Consider the following code that writes the same value to the same memory location from multiple threads:
void f(int* buf, int n, int* p) {
for(int i = 0; i < n; i++)
buf[i] = i;
*p = buf[n/2];
}
void g(int* buf, int n) {
int x1, x2;
thread t1(f, buf, n, &x1);
thread t2(f, buf, n, &x2);
t1.join();
t2.join();
assert(x1 == x2);
}
Although it’s interesting, I’m of less concern of what guarantees the standard gives, since I guess it gives none. What I do care is what will be the behavior of the above code on real-world multiprocessor hardware.
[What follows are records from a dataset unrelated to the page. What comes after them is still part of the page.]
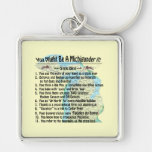 You Might Be A Michigander If: keychains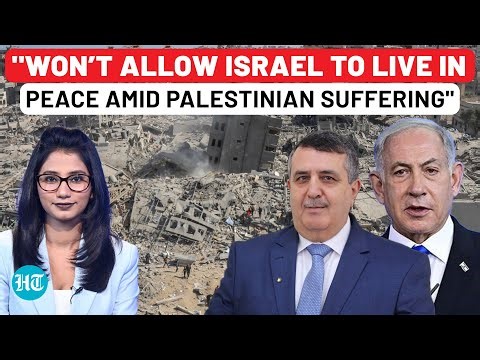 Would Trump Accept Being Moved From D.C. To Somalia? Bethlehem Mayor On Moving Gazans | EXCLUSIVE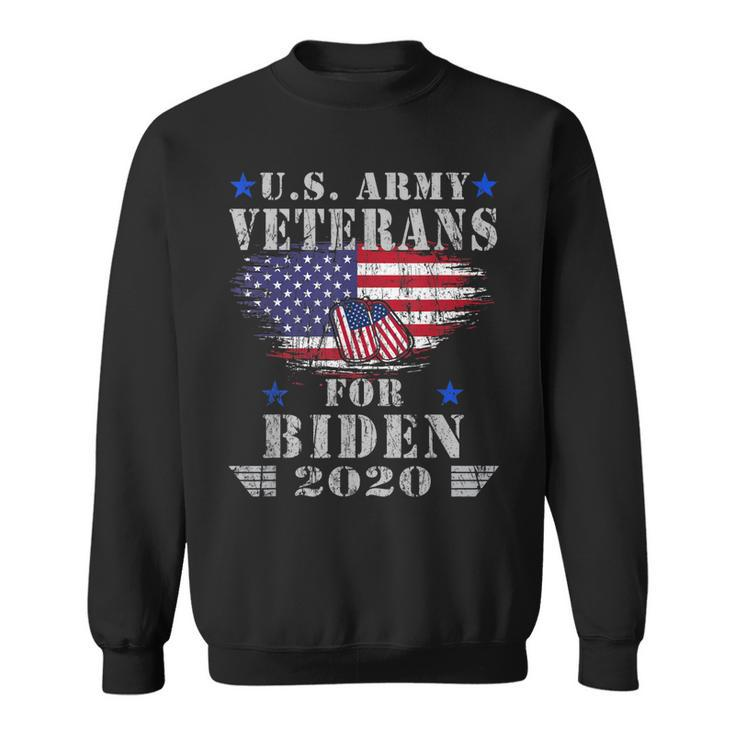 Us Army Veterans For Biden Vote Joe Biden Harris 2020 Kalama  Sweatshirt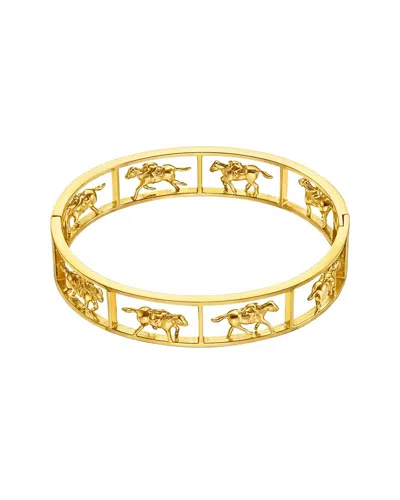 Jean Claude Stainless Steel Bracelet In Gold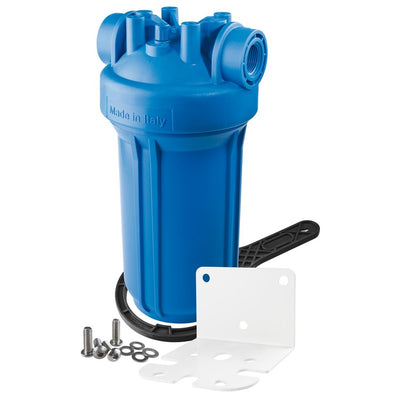 Product Image: 10" Big Blue Water Filtration Housing Kit 1" NPT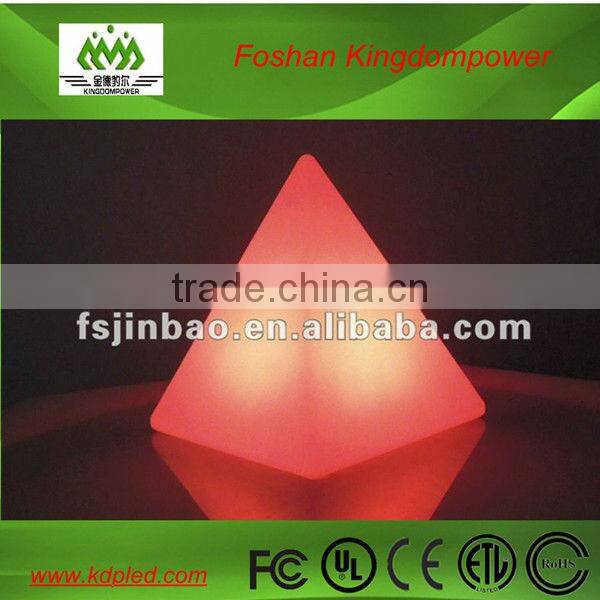 color changing bedroom rechargeable waterproof cone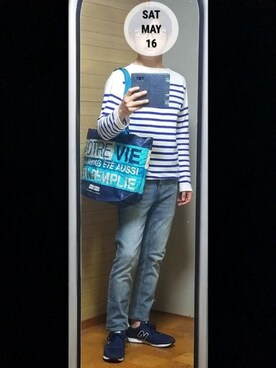 Ryu1roさん（メンズ・170cm）の春コーディネート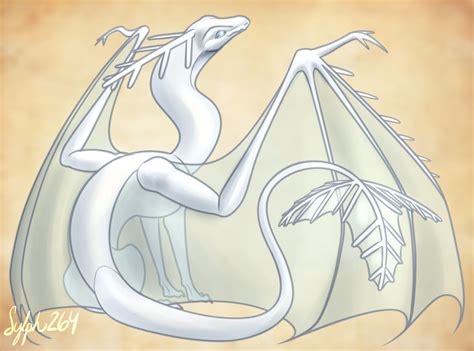 Snow Dragon by Sylph264 on DeviantArt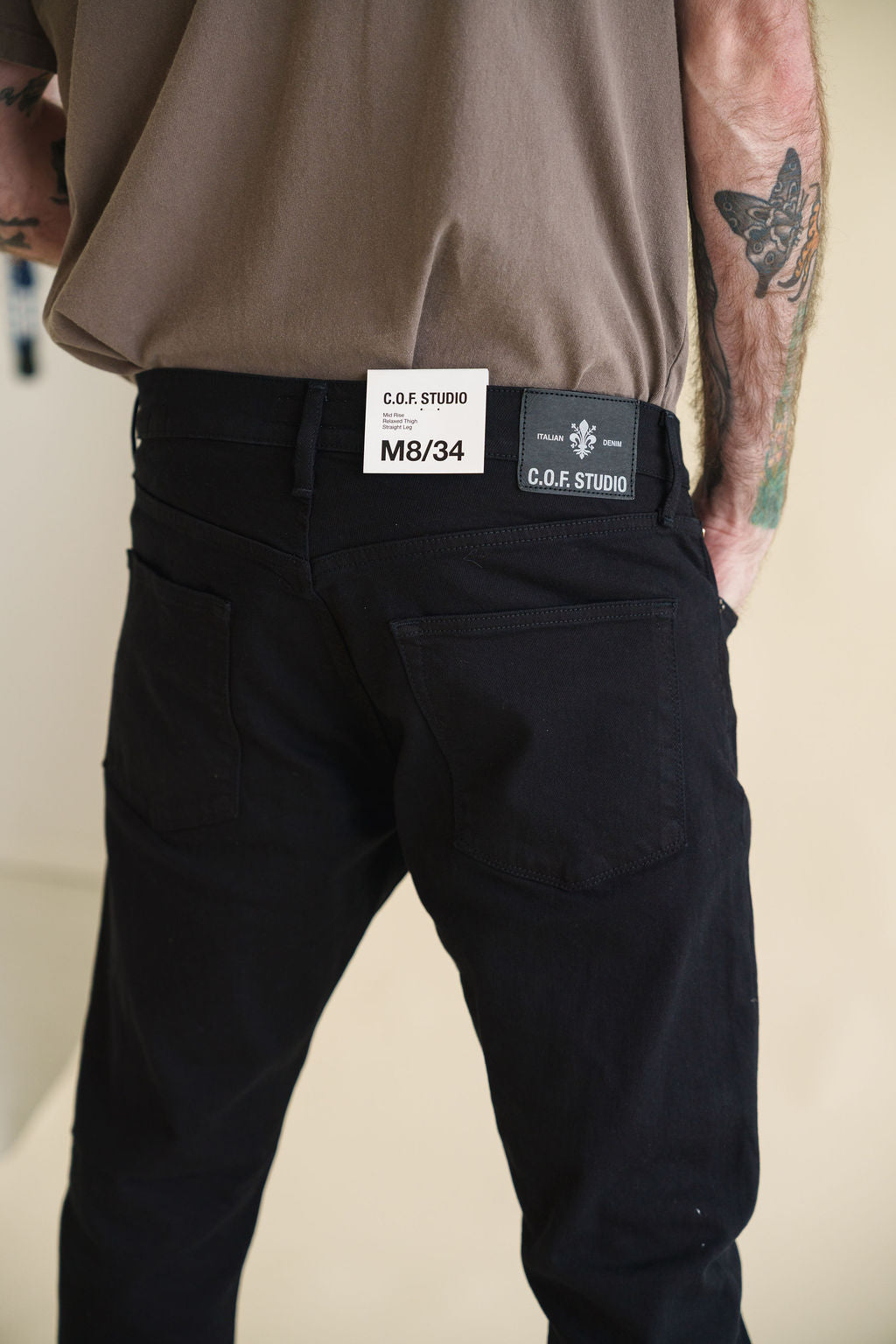 C.O.F. M8 Straight Comfort Organic Denim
Will the assert always pass or there’s any chance of a race-condition, cache synchronization problems, etc..?
Memory models with regards to multi-treading concern when the effects of writes made by one thread are observable by another thread. In the code you posted both threads write the same values into the same memory location, so it doesn’t matter which thread’s write
buf[n/2]reads, either will do.Modern processors employ cache coherency protocols, such as MESI, so when the threads write to the buffer concurrently there is going to be a lot of messages sent between the CPUs to synchronize the cache lines holding the buffer making it run much slower than in non-concurrent scenario (false sharing effect).
Here it doesn’t matter if the writes are atomic or not, since both threads write the same values to the same memory locations. There is a race, but it doesn’t matter which thread wins because the observed values are going to be the same even with partial writes.